Exercise text:
· · · ·

Better than Moby Dick?: Yes
These are not Lovecraft's best stories. The early ones particularly show a lot of racist sentiment. Medusa's Coil relies on a racist premise as a key plot point: Marceline is revealed to be black (which is supposed to be the ultimate horror.) I found The Last Test to be interesting enough to hold my attention, though not unpredictable. The Mound is better; the exploration of the subterranean world makes the story worthwhile. My favorite story, by far, is 'Till 'A the Seas'. Also good are The Horror at Martin's Beach and The Loved Dead. The rest are second-rate fare.
- A Note on the Texts, by S. T. Joshi
- Lovecraft's "Revisions", by August Derleth
- The Green Meadow, by Elizabeth Berkeley and Lewis Theobald, Jun. - A meteorite contains a notebook with a message from a man who has passed over to The Green Meadow, "where young men are infinitely old."

· · · ·

Information supplied:
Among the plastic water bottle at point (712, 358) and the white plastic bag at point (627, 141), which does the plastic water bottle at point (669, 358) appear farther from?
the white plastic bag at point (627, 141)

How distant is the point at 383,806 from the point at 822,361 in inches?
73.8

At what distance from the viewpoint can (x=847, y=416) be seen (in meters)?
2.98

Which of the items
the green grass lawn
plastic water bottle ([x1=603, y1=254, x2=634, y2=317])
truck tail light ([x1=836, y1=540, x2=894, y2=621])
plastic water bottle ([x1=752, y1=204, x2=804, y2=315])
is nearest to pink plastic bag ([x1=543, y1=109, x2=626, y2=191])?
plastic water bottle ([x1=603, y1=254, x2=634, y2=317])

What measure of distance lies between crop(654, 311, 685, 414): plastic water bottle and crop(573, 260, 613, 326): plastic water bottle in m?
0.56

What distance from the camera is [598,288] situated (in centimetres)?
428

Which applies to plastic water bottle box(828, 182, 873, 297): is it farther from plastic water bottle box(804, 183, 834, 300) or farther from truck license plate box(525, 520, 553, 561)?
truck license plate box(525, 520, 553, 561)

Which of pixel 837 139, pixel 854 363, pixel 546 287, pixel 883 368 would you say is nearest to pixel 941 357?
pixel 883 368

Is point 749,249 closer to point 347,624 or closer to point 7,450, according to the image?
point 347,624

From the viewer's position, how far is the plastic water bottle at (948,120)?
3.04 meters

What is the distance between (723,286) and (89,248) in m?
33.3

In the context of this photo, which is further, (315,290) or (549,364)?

· · · ·

Required tasks:
(a) In the book review, which story does the reviewer name as their favorite by far?
(b) List every story title named in the book review's paragraph that begins "These are not Lovecraft's best stories."
(c) Please resume the book review from where it stops.
The listing is not needed for any of this work.

Responses by item number:
(a) 'Till 'A the Seas'

(b) Medusa's Coil, The Last Test, The Mound, 'Till 'A the Seas', The Horror at Martin's Beach, The Loved Dead

(c)
- The Crawling Chaos, by by Elizabeth Berkeley and Lewis Theobald, Jun. - A drug-induced vision of the end of the earth. "And when the smoke cleared away, and I sought to look upon the earth, I beheld against the background of cold, humorous stars only the dying sun and the pale mournful planets searching for their sister."
- The Last Test, by Adolphe de Castro - Dr. Alfred Clarendon experiments with a deadly black plague, which is revealed to be not of this world.
- The Electric Executioner, by Adolphe de Castro - A train ride with a madman and an electric chair.
- The Curse of Yig, by Zealia Bishop - The snake-god Yig wreaks his vengeance on an Oklahoma family.
- The Mound, by Zealia Bishop - A mound patrolled by a phantasmic Indian guard is a gateway into a vast subterranean world of Tsathoggua worshippers.
- Medusa's Coil, by Zelia Bishop - Marceline, the wife of a young American man, is actually a fantastically ancient evil being.
- The Man of Stone, by Hazel Heald - To get revenge on his cheating wife, a degenerate hillbilly perfects a potion that turns people to stone.
- The Horror in the Museum, by Hazel Heald - Spending the night in a wax museum filled with living horrors.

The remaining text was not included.